I guess the easiest way would be to replace it and see if there's a
I'm familiar with the second valve you mention (the Intake Manifold
Changeover Valve - which swaps between the 'long' and 'short' air intake routes above
4000 rpm to even out the torque curve) and have checked the function of that
valve visually (you can clearly see it operate when you rev the car past 4000).
However, I was not aware of the smaller valve which opens the bigger one.
Whereabouts is that, exactly? Or are we talking about the same valve?
I had considered a sticky throttle valve, but I think the valve is directly
connected to the throttle cable (is that correct?) so if that were true, I
should feel the throttle peddle jam, which it doesn't...

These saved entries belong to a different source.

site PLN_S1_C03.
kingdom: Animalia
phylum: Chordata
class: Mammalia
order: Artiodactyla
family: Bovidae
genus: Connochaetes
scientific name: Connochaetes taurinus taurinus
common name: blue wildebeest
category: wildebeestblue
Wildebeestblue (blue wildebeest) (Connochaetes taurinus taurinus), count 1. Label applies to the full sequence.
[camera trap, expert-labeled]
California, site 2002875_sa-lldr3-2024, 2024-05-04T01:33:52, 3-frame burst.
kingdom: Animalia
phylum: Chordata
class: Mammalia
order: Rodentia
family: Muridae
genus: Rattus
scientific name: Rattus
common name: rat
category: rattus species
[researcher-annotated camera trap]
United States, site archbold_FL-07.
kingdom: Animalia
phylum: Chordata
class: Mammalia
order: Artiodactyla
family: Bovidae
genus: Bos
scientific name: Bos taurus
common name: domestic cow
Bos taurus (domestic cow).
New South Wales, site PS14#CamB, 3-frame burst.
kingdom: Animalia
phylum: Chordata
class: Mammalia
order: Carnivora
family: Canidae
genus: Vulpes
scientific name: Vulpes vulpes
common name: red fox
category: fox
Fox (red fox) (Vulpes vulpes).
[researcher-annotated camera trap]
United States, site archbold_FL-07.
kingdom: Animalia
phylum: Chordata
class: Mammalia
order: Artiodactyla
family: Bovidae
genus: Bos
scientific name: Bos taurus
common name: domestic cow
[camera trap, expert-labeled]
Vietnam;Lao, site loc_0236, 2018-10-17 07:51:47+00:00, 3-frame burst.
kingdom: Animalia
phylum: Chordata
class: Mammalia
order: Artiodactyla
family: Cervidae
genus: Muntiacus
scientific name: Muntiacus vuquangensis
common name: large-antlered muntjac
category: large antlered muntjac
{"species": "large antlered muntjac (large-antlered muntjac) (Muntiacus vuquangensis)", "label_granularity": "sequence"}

Yeah, the first thing I checked was the air supply. All clean and a new
I'll definitely check out the other stuff though, thanks for the ideas!
In a message dated 12/2/04 6:24:03 pm, tomchr at ee.washington.edu writes:
> Was this the one where you had trouble pulling out into traffic because you
> didn't know if the car would bother to make power available?
> I don't know your particular model. I'm fairly familiar with the I-5's and
> the 93-95 V6. But I haven't heard of a 92 V6... Oh, well... I assume it
> works like the 93-95 M.Y. V6.
> I would suspect the fuel pump. If that has already been replaced, try the
> fuel pump relay. I'm kinda guessing in the dark here... But if the contacts
> in the relay have too high resistance, it would make sense that the voltage
> across the fuel pump drops when it tries to draw more current (under
> heavier loads).
> There's a charge-over valve by the throttle body which opens up the second
> (larger) butterfly valve. You might wanna verify that it works. There's a
> vacuum operated valve on the port side of the throttle body which should
> operate when engine rpm is increased above 4000 (even without load)
> according to Bentley.
> Also make sure that the engine can breathe. No dead birds in the airfilter,
> please... But I assume you've already checked it...
> BTW: What did you use for cleaning the MAF?